Francisco Gella: When I first started teaching convention classes, I was aware that ballet would not be an easy sell. What I find is most effective in keeping students’ attention is to teach them that ballet is a reflection of their character. They need to understand that it’s a discipline that will challenge them and require them to fight for things, but what self-serving artist would quit something just because it was hard? They are better than that. Once they understand this, they come to class with the fire and drive to learn.
DT: What things should studio owners do to better prepare their students for professional careers?
FG: A good portion of competition students have dreams of attending Juilliard or The New School one day.

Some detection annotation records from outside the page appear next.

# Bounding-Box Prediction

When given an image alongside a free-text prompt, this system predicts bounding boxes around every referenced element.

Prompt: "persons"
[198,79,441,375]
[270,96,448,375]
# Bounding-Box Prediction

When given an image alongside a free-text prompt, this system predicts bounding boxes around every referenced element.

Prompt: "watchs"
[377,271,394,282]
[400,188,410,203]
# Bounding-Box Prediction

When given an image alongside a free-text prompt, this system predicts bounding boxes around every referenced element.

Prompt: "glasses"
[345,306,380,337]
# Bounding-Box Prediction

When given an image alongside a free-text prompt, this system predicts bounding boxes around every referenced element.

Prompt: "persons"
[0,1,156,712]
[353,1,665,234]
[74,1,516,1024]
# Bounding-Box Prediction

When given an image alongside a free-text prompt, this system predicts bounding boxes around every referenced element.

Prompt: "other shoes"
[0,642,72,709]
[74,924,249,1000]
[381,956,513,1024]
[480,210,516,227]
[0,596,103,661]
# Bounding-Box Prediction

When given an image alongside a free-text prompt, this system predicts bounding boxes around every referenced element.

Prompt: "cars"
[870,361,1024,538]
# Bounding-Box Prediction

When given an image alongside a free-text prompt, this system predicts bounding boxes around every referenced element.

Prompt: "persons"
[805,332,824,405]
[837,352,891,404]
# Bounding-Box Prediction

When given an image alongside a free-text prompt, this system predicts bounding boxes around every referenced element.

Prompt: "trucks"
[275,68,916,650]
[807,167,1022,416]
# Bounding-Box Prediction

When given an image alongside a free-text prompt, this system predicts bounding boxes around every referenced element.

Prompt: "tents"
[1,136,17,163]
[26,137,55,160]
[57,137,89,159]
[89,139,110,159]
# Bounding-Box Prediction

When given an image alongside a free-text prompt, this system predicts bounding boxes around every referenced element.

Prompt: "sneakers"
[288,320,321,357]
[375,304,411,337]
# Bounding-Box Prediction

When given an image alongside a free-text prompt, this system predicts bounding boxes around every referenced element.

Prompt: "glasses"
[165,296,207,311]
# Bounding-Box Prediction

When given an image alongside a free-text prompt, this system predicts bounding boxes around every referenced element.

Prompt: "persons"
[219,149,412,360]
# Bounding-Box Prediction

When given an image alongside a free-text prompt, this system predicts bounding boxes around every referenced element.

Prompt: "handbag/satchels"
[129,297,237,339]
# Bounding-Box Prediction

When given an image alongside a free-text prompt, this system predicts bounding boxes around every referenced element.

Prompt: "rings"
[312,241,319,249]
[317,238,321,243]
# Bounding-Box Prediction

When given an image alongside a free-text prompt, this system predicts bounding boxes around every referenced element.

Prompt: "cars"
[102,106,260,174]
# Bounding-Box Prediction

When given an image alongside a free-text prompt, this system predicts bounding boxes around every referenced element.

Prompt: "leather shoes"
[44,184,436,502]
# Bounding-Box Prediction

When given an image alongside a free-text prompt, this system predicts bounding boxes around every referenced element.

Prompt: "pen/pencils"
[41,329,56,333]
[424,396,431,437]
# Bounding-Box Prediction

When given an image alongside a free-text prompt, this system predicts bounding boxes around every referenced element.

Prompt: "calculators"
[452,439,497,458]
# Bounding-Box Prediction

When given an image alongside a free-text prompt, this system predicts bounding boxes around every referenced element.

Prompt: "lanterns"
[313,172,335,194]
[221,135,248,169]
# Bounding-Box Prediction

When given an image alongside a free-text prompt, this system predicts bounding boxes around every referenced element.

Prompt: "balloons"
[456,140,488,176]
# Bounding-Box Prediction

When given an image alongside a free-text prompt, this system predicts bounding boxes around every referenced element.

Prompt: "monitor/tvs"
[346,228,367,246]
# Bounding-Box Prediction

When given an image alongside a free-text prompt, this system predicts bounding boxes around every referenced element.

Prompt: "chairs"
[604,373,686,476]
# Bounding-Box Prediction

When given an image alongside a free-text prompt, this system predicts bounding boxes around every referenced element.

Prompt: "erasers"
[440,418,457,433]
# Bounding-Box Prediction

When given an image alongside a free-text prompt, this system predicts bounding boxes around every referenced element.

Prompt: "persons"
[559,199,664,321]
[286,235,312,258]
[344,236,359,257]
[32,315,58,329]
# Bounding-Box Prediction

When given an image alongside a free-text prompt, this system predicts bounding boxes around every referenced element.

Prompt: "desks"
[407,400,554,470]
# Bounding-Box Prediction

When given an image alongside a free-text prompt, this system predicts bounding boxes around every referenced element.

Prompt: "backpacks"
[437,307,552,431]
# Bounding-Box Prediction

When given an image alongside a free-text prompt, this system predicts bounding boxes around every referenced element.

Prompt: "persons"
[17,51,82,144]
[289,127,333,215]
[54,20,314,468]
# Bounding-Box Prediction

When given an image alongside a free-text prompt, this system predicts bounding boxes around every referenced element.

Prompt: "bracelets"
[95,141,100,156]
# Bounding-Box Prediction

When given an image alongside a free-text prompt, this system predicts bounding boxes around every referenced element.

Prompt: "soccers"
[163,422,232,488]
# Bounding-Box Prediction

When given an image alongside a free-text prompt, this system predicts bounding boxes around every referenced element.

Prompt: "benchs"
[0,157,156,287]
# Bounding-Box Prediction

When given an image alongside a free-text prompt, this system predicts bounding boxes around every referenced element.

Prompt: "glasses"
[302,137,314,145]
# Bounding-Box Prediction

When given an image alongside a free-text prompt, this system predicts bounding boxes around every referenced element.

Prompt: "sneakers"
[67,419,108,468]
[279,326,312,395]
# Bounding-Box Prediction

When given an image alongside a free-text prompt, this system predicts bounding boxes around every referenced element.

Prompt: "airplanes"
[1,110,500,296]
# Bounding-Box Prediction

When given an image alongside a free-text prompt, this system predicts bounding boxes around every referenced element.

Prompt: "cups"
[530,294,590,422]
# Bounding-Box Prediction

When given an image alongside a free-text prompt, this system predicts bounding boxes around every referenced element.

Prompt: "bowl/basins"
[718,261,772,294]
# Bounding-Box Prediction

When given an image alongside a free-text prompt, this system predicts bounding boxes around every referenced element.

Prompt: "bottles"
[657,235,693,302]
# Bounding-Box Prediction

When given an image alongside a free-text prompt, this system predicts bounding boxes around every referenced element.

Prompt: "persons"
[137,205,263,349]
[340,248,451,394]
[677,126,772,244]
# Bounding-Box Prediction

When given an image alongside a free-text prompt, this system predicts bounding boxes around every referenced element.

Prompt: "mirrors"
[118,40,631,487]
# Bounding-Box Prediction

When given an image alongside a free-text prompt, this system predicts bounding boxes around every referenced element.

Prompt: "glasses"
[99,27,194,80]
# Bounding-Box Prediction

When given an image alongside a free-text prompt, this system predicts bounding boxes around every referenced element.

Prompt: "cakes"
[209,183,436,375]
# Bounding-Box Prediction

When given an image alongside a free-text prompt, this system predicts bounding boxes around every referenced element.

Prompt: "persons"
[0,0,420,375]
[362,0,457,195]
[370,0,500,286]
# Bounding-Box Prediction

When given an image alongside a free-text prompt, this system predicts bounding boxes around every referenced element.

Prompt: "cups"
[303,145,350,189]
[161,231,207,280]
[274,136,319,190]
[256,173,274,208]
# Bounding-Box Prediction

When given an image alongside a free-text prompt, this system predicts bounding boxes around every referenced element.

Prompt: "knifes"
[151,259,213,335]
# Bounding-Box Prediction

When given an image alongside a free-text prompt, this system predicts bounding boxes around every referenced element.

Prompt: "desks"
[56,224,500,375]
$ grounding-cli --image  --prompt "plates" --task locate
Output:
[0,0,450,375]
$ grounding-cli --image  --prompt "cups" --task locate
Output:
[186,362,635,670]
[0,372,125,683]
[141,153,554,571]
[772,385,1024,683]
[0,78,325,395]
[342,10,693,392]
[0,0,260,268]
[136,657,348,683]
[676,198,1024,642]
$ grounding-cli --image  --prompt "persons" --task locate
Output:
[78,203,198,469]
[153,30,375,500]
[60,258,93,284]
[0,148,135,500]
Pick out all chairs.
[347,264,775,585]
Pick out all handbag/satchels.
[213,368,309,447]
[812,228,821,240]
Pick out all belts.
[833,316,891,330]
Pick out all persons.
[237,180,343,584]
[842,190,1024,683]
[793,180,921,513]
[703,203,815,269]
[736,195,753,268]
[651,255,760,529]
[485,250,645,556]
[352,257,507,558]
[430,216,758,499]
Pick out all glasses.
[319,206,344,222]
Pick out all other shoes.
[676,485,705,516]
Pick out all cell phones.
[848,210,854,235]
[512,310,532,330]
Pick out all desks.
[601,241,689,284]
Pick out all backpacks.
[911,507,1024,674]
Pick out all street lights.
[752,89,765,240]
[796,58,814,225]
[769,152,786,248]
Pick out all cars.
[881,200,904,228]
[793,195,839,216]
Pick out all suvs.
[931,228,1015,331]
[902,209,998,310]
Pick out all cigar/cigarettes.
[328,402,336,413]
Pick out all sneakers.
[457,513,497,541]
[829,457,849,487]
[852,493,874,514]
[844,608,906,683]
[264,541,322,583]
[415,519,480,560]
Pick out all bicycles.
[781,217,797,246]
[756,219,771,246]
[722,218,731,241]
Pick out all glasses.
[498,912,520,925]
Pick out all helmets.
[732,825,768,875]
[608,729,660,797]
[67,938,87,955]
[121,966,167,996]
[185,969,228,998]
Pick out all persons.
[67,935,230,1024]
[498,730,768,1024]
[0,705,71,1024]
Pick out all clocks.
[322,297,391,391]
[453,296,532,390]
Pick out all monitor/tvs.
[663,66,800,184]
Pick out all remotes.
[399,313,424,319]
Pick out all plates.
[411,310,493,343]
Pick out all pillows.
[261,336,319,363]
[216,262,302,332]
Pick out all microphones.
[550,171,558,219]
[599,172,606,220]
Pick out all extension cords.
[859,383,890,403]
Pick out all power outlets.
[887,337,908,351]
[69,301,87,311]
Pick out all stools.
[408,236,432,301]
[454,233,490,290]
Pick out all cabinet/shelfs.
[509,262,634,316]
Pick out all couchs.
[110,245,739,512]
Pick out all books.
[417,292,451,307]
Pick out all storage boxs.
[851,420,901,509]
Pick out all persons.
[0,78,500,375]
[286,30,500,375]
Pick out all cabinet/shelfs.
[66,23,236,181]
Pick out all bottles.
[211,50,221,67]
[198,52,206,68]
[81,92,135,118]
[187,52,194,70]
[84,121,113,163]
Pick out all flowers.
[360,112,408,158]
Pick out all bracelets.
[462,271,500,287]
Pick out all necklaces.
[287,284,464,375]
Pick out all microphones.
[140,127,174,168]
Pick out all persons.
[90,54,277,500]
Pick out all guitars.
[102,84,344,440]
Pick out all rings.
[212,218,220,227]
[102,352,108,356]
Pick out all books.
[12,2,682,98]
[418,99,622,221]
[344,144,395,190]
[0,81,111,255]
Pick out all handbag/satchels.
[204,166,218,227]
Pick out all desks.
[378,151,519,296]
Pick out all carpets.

While I will always advocate for more ballet for students with these aspirations, what I really feel they need more of is modern. That’s where they get cut in college auditions. Implementing changes in the studio curriculums to include modern, and being more aware of what is out there, will make a big difference in helping students reach their goals.
DT: What’s something you wish competition dancers knew about ballet?
FG: In ballet, many dancers are made to feel bad about their body types. Most convention dancers know this, and they know they will likely never have the “perfect” body type, and so they are discouraged from the style. What I wish they knew is that if someone honors the classical idiom with integrity, the audience can’t help but notice the dancer regardless of their body type. If they can execute technique with precision, and connect their performance to their dancing, it shouldn’t matter. It’s all about how they’re working.